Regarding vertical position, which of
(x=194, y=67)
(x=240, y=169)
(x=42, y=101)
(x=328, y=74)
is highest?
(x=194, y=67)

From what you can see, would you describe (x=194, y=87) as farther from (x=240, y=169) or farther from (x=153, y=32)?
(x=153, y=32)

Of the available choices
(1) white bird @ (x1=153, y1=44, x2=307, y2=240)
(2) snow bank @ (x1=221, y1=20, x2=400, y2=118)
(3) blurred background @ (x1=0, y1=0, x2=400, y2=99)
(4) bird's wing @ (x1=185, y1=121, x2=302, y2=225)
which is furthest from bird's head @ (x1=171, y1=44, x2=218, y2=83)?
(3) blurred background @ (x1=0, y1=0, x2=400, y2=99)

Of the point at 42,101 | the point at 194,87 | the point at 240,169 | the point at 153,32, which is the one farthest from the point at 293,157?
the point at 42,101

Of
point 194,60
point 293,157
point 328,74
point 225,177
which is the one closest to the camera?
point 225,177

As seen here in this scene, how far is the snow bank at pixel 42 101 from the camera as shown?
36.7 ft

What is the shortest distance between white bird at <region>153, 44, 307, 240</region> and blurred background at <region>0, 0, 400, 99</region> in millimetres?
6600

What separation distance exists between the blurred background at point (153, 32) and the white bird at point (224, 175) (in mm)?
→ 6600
+++
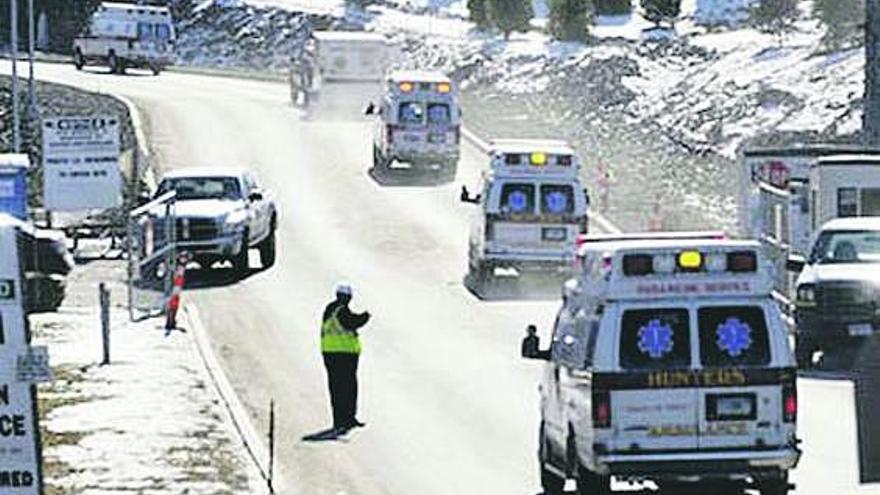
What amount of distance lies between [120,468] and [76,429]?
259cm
+++
Extract every line of the records that contains the string "white".

- [Reply]:
(1) white bird @ (x1=153, y1=44, x2=307, y2=240)
What is the shortest distance between white bird at <region>153, 44, 307, 240</region> and blurred background at <region>0, 0, 400, 99</region> in millimetres?
What separation distance exists between the blurred background at point (153, 32) and the white bird at point (224, 175) (in mm)?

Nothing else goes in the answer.